The ground is the softest thing I feel.

 

Choking on salt.

 

Blood and air spray out of my mouth as Karnus puts his foot on my stomach, then throat. “In the words of Lorn au Arcos, if you must only wound the man, you better kill his pride.”

 

I gurgle for breath.

 

Cagney replaces Karnus, sitting on my chest, knees pinning down my arms. I suck down air. She smiles in my face and looks at my hairline, lips parted with excitement of dominating another person. She twists my hair into her grip. Her hot breath smells like spearmint. “What have we here?” she asks, pulling my datapad from its place on my arm. “Dammit. He hailed the Augustans. I’d rather not fight that Julii bitch without my armor.”

 

“Then stop dawdling,” Karnus growls. “Do it.”

 

“Shh,” she whispers as I try to speak, tracing a knife over my lips, pushing it into my mouth till the brittle metal clacks against my teeth. “That’s a good little bitch.”

 

Roughly, she saws off my hair.

 

“Nice and quiet.

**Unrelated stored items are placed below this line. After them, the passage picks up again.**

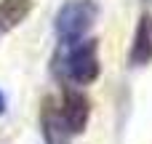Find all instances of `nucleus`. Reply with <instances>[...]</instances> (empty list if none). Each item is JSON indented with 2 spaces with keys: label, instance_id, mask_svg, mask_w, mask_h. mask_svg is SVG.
<instances>
[{
  "label": "nucleus",
  "instance_id": "obj_2",
  "mask_svg": "<svg viewBox=\"0 0 152 144\" xmlns=\"http://www.w3.org/2000/svg\"><path fill=\"white\" fill-rule=\"evenodd\" d=\"M99 19V3L96 0H67L56 19H53V29L61 45L77 43L86 37V32L96 24Z\"/></svg>",
  "mask_w": 152,
  "mask_h": 144
},
{
  "label": "nucleus",
  "instance_id": "obj_1",
  "mask_svg": "<svg viewBox=\"0 0 152 144\" xmlns=\"http://www.w3.org/2000/svg\"><path fill=\"white\" fill-rule=\"evenodd\" d=\"M51 72L64 83V86H91L102 75L99 64V40L96 37H83L77 43L61 45L51 59Z\"/></svg>",
  "mask_w": 152,
  "mask_h": 144
},
{
  "label": "nucleus",
  "instance_id": "obj_5",
  "mask_svg": "<svg viewBox=\"0 0 152 144\" xmlns=\"http://www.w3.org/2000/svg\"><path fill=\"white\" fill-rule=\"evenodd\" d=\"M152 61V13L142 11L136 19L131 51H128V64L131 67H147Z\"/></svg>",
  "mask_w": 152,
  "mask_h": 144
},
{
  "label": "nucleus",
  "instance_id": "obj_3",
  "mask_svg": "<svg viewBox=\"0 0 152 144\" xmlns=\"http://www.w3.org/2000/svg\"><path fill=\"white\" fill-rule=\"evenodd\" d=\"M59 112H61V120H64L67 131L72 136H80L88 126V118H91V99L75 86H61Z\"/></svg>",
  "mask_w": 152,
  "mask_h": 144
},
{
  "label": "nucleus",
  "instance_id": "obj_7",
  "mask_svg": "<svg viewBox=\"0 0 152 144\" xmlns=\"http://www.w3.org/2000/svg\"><path fill=\"white\" fill-rule=\"evenodd\" d=\"M5 107H8V102H5V94H3V91H0V115H3V112H5Z\"/></svg>",
  "mask_w": 152,
  "mask_h": 144
},
{
  "label": "nucleus",
  "instance_id": "obj_4",
  "mask_svg": "<svg viewBox=\"0 0 152 144\" xmlns=\"http://www.w3.org/2000/svg\"><path fill=\"white\" fill-rule=\"evenodd\" d=\"M40 131H43L45 144H69L75 139L67 131V126L61 120V112H59V102L53 96H45L43 104H40Z\"/></svg>",
  "mask_w": 152,
  "mask_h": 144
},
{
  "label": "nucleus",
  "instance_id": "obj_6",
  "mask_svg": "<svg viewBox=\"0 0 152 144\" xmlns=\"http://www.w3.org/2000/svg\"><path fill=\"white\" fill-rule=\"evenodd\" d=\"M32 13V0H0V35L16 29Z\"/></svg>",
  "mask_w": 152,
  "mask_h": 144
}]
</instances>
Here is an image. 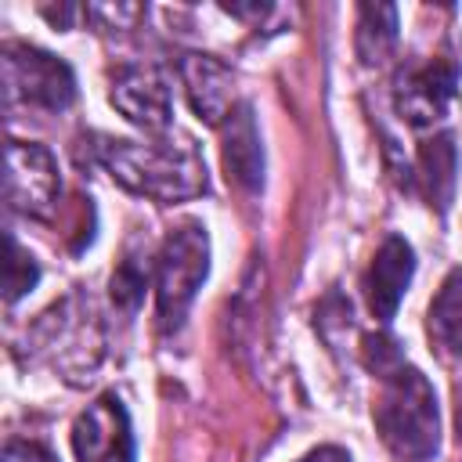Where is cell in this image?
I'll return each mask as SVG.
<instances>
[{"instance_id":"cell-14","label":"cell","mask_w":462,"mask_h":462,"mask_svg":"<svg viewBox=\"0 0 462 462\" xmlns=\"http://www.w3.org/2000/svg\"><path fill=\"white\" fill-rule=\"evenodd\" d=\"M419 180L426 188L430 206L448 209L451 188H455V144L448 134H440L419 148Z\"/></svg>"},{"instance_id":"cell-10","label":"cell","mask_w":462,"mask_h":462,"mask_svg":"<svg viewBox=\"0 0 462 462\" xmlns=\"http://www.w3.org/2000/svg\"><path fill=\"white\" fill-rule=\"evenodd\" d=\"M411 271H415L411 245L401 235L383 238V245L375 249V256L368 263V274H365V300H368L372 318L390 321L397 314V303H401V296L411 282Z\"/></svg>"},{"instance_id":"cell-3","label":"cell","mask_w":462,"mask_h":462,"mask_svg":"<svg viewBox=\"0 0 462 462\" xmlns=\"http://www.w3.org/2000/svg\"><path fill=\"white\" fill-rule=\"evenodd\" d=\"M206 271H209V235L202 224L188 220L166 238L155 263V307L162 332L180 328L199 285L206 282Z\"/></svg>"},{"instance_id":"cell-2","label":"cell","mask_w":462,"mask_h":462,"mask_svg":"<svg viewBox=\"0 0 462 462\" xmlns=\"http://www.w3.org/2000/svg\"><path fill=\"white\" fill-rule=\"evenodd\" d=\"M372 419L383 444L401 462H426L437 455V444H440L437 393L415 365L401 361L379 375Z\"/></svg>"},{"instance_id":"cell-15","label":"cell","mask_w":462,"mask_h":462,"mask_svg":"<svg viewBox=\"0 0 462 462\" xmlns=\"http://www.w3.org/2000/svg\"><path fill=\"white\" fill-rule=\"evenodd\" d=\"M36 278H40V267H36V260L18 245V238L14 235H7V263H4V300L7 303H14V300H22L32 285H36Z\"/></svg>"},{"instance_id":"cell-12","label":"cell","mask_w":462,"mask_h":462,"mask_svg":"<svg viewBox=\"0 0 462 462\" xmlns=\"http://www.w3.org/2000/svg\"><path fill=\"white\" fill-rule=\"evenodd\" d=\"M430 339L444 361H462V271H451L430 303Z\"/></svg>"},{"instance_id":"cell-17","label":"cell","mask_w":462,"mask_h":462,"mask_svg":"<svg viewBox=\"0 0 462 462\" xmlns=\"http://www.w3.org/2000/svg\"><path fill=\"white\" fill-rule=\"evenodd\" d=\"M0 462H58L47 448H40V444H32V440H11L7 448H4V458Z\"/></svg>"},{"instance_id":"cell-19","label":"cell","mask_w":462,"mask_h":462,"mask_svg":"<svg viewBox=\"0 0 462 462\" xmlns=\"http://www.w3.org/2000/svg\"><path fill=\"white\" fill-rule=\"evenodd\" d=\"M455 426H458V448H462V390H458V408H455Z\"/></svg>"},{"instance_id":"cell-11","label":"cell","mask_w":462,"mask_h":462,"mask_svg":"<svg viewBox=\"0 0 462 462\" xmlns=\"http://www.w3.org/2000/svg\"><path fill=\"white\" fill-rule=\"evenodd\" d=\"M224 170L227 180H235L245 191H256L263 184V148L256 134V119L249 105H238L224 123Z\"/></svg>"},{"instance_id":"cell-1","label":"cell","mask_w":462,"mask_h":462,"mask_svg":"<svg viewBox=\"0 0 462 462\" xmlns=\"http://www.w3.org/2000/svg\"><path fill=\"white\" fill-rule=\"evenodd\" d=\"M94 159L119 180L126 191L180 202L206 191V162L191 137H162V141H126V137H97Z\"/></svg>"},{"instance_id":"cell-8","label":"cell","mask_w":462,"mask_h":462,"mask_svg":"<svg viewBox=\"0 0 462 462\" xmlns=\"http://www.w3.org/2000/svg\"><path fill=\"white\" fill-rule=\"evenodd\" d=\"M108 97L141 130L159 134L170 126V87L155 65H123L112 76Z\"/></svg>"},{"instance_id":"cell-18","label":"cell","mask_w":462,"mask_h":462,"mask_svg":"<svg viewBox=\"0 0 462 462\" xmlns=\"http://www.w3.org/2000/svg\"><path fill=\"white\" fill-rule=\"evenodd\" d=\"M300 462H350V455H346L343 448H332V444H325V448H314L310 455H303Z\"/></svg>"},{"instance_id":"cell-9","label":"cell","mask_w":462,"mask_h":462,"mask_svg":"<svg viewBox=\"0 0 462 462\" xmlns=\"http://www.w3.org/2000/svg\"><path fill=\"white\" fill-rule=\"evenodd\" d=\"M180 79H184V90H188V101H191L195 116L206 119L209 126H224L227 116L238 108L235 105V76L220 58L184 54Z\"/></svg>"},{"instance_id":"cell-16","label":"cell","mask_w":462,"mask_h":462,"mask_svg":"<svg viewBox=\"0 0 462 462\" xmlns=\"http://www.w3.org/2000/svg\"><path fill=\"white\" fill-rule=\"evenodd\" d=\"M144 282H148V263H141L137 256H126L112 274V300L123 310H137L144 296Z\"/></svg>"},{"instance_id":"cell-4","label":"cell","mask_w":462,"mask_h":462,"mask_svg":"<svg viewBox=\"0 0 462 462\" xmlns=\"http://www.w3.org/2000/svg\"><path fill=\"white\" fill-rule=\"evenodd\" d=\"M0 69H4V97L7 101L43 108V112H61L76 97L72 69L61 58H54L51 51H40L32 43H4Z\"/></svg>"},{"instance_id":"cell-7","label":"cell","mask_w":462,"mask_h":462,"mask_svg":"<svg viewBox=\"0 0 462 462\" xmlns=\"http://www.w3.org/2000/svg\"><path fill=\"white\" fill-rule=\"evenodd\" d=\"M455 83H458V65L455 61H422V65H408L397 76L393 87V108L408 126H430L437 123L451 97H455Z\"/></svg>"},{"instance_id":"cell-13","label":"cell","mask_w":462,"mask_h":462,"mask_svg":"<svg viewBox=\"0 0 462 462\" xmlns=\"http://www.w3.org/2000/svg\"><path fill=\"white\" fill-rule=\"evenodd\" d=\"M354 47L365 65H383L397 47V7L393 4H361Z\"/></svg>"},{"instance_id":"cell-5","label":"cell","mask_w":462,"mask_h":462,"mask_svg":"<svg viewBox=\"0 0 462 462\" xmlns=\"http://www.w3.org/2000/svg\"><path fill=\"white\" fill-rule=\"evenodd\" d=\"M61 180L58 162L43 144L7 141L4 148V202L22 217H51Z\"/></svg>"},{"instance_id":"cell-6","label":"cell","mask_w":462,"mask_h":462,"mask_svg":"<svg viewBox=\"0 0 462 462\" xmlns=\"http://www.w3.org/2000/svg\"><path fill=\"white\" fill-rule=\"evenodd\" d=\"M76 462H134V433L116 393L97 397L72 426Z\"/></svg>"}]
</instances>
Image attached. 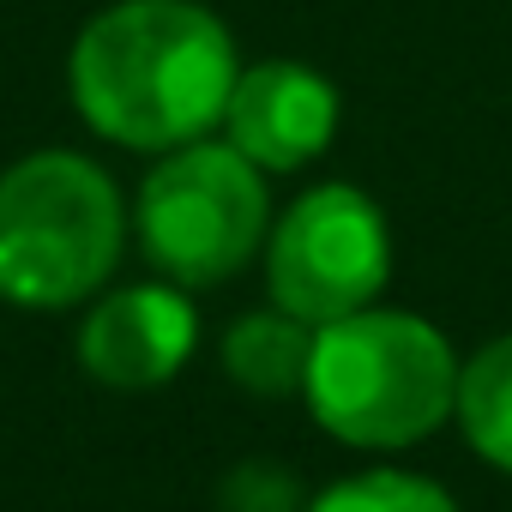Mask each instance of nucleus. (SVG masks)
I'll return each mask as SVG.
<instances>
[{
	"mask_svg": "<svg viewBox=\"0 0 512 512\" xmlns=\"http://www.w3.org/2000/svg\"><path fill=\"white\" fill-rule=\"evenodd\" d=\"M452 422L482 464L512 476V332L488 338L482 350H470L458 362Z\"/></svg>",
	"mask_w": 512,
	"mask_h": 512,
	"instance_id": "9",
	"label": "nucleus"
},
{
	"mask_svg": "<svg viewBox=\"0 0 512 512\" xmlns=\"http://www.w3.org/2000/svg\"><path fill=\"white\" fill-rule=\"evenodd\" d=\"M260 260L272 302L308 326H326L380 302L392 278V229L362 187L320 181L272 217Z\"/></svg>",
	"mask_w": 512,
	"mask_h": 512,
	"instance_id": "5",
	"label": "nucleus"
},
{
	"mask_svg": "<svg viewBox=\"0 0 512 512\" xmlns=\"http://www.w3.org/2000/svg\"><path fill=\"white\" fill-rule=\"evenodd\" d=\"M308 488L278 458H241L217 476V512H308Z\"/></svg>",
	"mask_w": 512,
	"mask_h": 512,
	"instance_id": "11",
	"label": "nucleus"
},
{
	"mask_svg": "<svg viewBox=\"0 0 512 512\" xmlns=\"http://www.w3.org/2000/svg\"><path fill=\"white\" fill-rule=\"evenodd\" d=\"M127 253V199L85 151H31L0 169V302L61 314L91 302Z\"/></svg>",
	"mask_w": 512,
	"mask_h": 512,
	"instance_id": "3",
	"label": "nucleus"
},
{
	"mask_svg": "<svg viewBox=\"0 0 512 512\" xmlns=\"http://www.w3.org/2000/svg\"><path fill=\"white\" fill-rule=\"evenodd\" d=\"M308 350H314V326L284 314L278 302L272 308H253L241 320H229L223 332V374L247 392V398H302V380H308Z\"/></svg>",
	"mask_w": 512,
	"mask_h": 512,
	"instance_id": "8",
	"label": "nucleus"
},
{
	"mask_svg": "<svg viewBox=\"0 0 512 512\" xmlns=\"http://www.w3.org/2000/svg\"><path fill=\"white\" fill-rule=\"evenodd\" d=\"M458 350L410 308H356L314 326L302 404L356 452H404L452 422Z\"/></svg>",
	"mask_w": 512,
	"mask_h": 512,
	"instance_id": "2",
	"label": "nucleus"
},
{
	"mask_svg": "<svg viewBox=\"0 0 512 512\" xmlns=\"http://www.w3.org/2000/svg\"><path fill=\"white\" fill-rule=\"evenodd\" d=\"M235 73V37L211 7H199V0H115V7L91 13L73 37L67 97L97 139L163 157L223 127Z\"/></svg>",
	"mask_w": 512,
	"mask_h": 512,
	"instance_id": "1",
	"label": "nucleus"
},
{
	"mask_svg": "<svg viewBox=\"0 0 512 512\" xmlns=\"http://www.w3.org/2000/svg\"><path fill=\"white\" fill-rule=\"evenodd\" d=\"M133 235L157 278L181 290L229 284L266 253L272 193L266 169H253L229 139H193L151 163L133 199Z\"/></svg>",
	"mask_w": 512,
	"mask_h": 512,
	"instance_id": "4",
	"label": "nucleus"
},
{
	"mask_svg": "<svg viewBox=\"0 0 512 512\" xmlns=\"http://www.w3.org/2000/svg\"><path fill=\"white\" fill-rule=\"evenodd\" d=\"M344 103L338 85L308 61H253L235 73V91L223 103V139L266 175H296L320 163L338 139Z\"/></svg>",
	"mask_w": 512,
	"mask_h": 512,
	"instance_id": "7",
	"label": "nucleus"
},
{
	"mask_svg": "<svg viewBox=\"0 0 512 512\" xmlns=\"http://www.w3.org/2000/svg\"><path fill=\"white\" fill-rule=\"evenodd\" d=\"M308 512H458V500L416 470H362L308 500Z\"/></svg>",
	"mask_w": 512,
	"mask_h": 512,
	"instance_id": "10",
	"label": "nucleus"
},
{
	"mask_svg": "<svg viewBox=\"0 0 512 512\" xmlns=\"http://www.w3.org/2000/svg\"><path fill=\"white\" fill-rule=\"evenodd\" d=\"M79 368L109 392H157L199 350V308L181 284H121L97 290L79 320Z\"/></svg>",
	"mask_w": 512,
	"mask_h": 512,
	"instance_id": "6",
	"label": "nucleus"
}]
</instances>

Good Reaper. Good.”

 

Blood stings my eyes as Karnus shoves Cagney off my chest, grabs me and hoists me off the ground with his left hand. He flexes his right arm, cursing about his ruined bicep. He can’t pull it back to swing a punch, so instead he grins toothily at me and head-butts me once in the chest just at the sternum. My world rocks. There’s a crackle. The sound of twigs over a fire. I wheeze out bubbling, inhuman sounds. Karnus head-butts me again and tosses my aching body to the ground.

 

I feel warmth splash over me and the smell of piss claw into my nostrils. They laugh and Karnus breathes into my ear.

 

“Mother bid me to tell you: a pauper can never be a prince. Every time you look in the mirror, remember what we did to you. Remember you breathe because we let you. Remember your heart will one day be on our table. Rise so high, in mud you lie.”